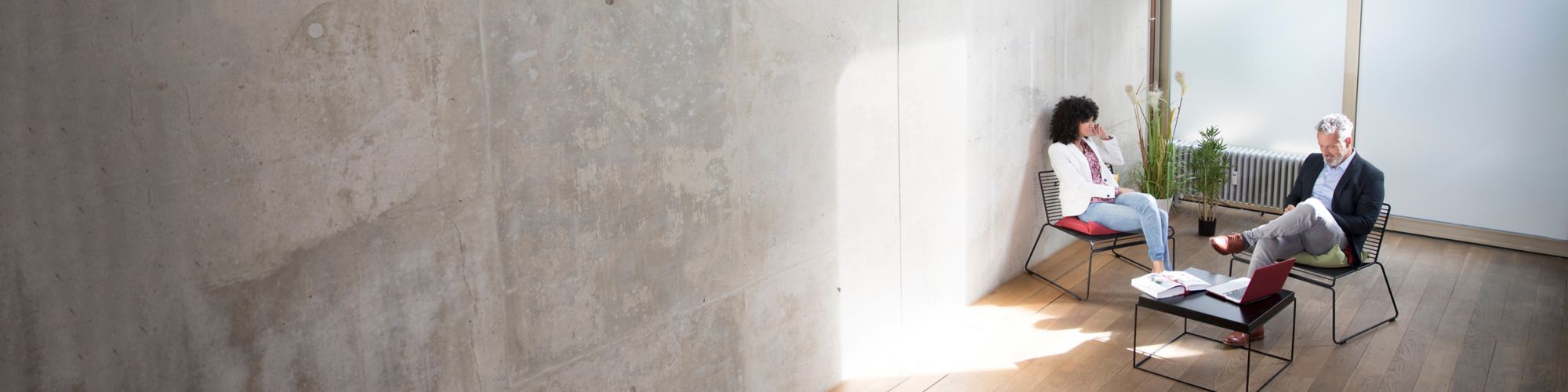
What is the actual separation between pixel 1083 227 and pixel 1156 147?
1.73 meters

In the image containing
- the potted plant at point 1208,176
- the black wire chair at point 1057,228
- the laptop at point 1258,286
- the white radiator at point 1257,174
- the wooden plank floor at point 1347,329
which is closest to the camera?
the laptop at point 1258,286

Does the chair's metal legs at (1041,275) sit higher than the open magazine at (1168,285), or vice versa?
the open magazine at (1168,285)

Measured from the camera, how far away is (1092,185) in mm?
6488

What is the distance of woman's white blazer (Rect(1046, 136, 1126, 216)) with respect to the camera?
255 inches

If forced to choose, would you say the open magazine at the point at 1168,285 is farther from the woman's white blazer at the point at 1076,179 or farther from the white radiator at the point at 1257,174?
the white radiator at the point at 1257,174

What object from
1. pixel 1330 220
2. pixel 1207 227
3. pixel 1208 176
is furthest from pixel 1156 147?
pixel 1330 220

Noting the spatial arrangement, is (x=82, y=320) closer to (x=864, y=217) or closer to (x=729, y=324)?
(x=729, y=324)

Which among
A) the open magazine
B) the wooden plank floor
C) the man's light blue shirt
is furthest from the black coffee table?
the man's light blue shirt

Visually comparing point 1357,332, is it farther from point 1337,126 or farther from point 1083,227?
point 1083,227

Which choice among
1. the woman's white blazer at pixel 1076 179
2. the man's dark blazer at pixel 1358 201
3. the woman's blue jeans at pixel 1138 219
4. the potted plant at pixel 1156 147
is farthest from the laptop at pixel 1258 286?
the potted plant at pixel 1156 147

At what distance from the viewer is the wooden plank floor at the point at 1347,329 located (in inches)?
205

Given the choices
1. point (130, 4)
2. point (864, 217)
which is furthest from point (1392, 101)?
point (130, 4)

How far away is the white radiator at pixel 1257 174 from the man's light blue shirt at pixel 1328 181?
2.14m

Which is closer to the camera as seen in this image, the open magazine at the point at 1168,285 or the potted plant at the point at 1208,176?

========

• **To do**: Beginning at the line containing "Noting the spatial", repeat each line exactly through the last line of the entries, and include no other lines.

• **Exercise result**:
Noting the spatial arrangement, is (x=82, y=320) closer to (x=864, y=217) or closer to (x=729, y=324)?
(x=729, y=324)

Which among
A) the open magazine
B) the wooden plank floor
C) the man's light blue shirt
is furthest from the black coffee table?
the man's light blue shirt

Visually comparing point 1357,332, is it farther from point 1337,126 or farther from point 1083,227?
point 1083,227

Which choice among
1. the woman's white blazer at pixel 1076 179
2. the man's dark blazer at pixel 1358 201
3. the woman's blue jeans at pixel 1138 219
4. the potted plant at pixel 1156 147
is farthest from the laptop at pixel 1258 286?
the potted plant at pixel 1156 147

At what distance from the viewer is the wooden plank floor at the point at 1347,329 located (in inches)?
205

Given the choices
1. point (130, 4)
2. point (864, 217)
which is furthest from point (1392, 101)?
point (130, 4)

How far away is the white radiator at pixel 1257 174 from the man's light blue shirt at pixel 1328 181?
2.14m

Which is closer to the camera as seen in this image, the open magazine at the point at 1168,285 or the potted plant at the point at 1208,176?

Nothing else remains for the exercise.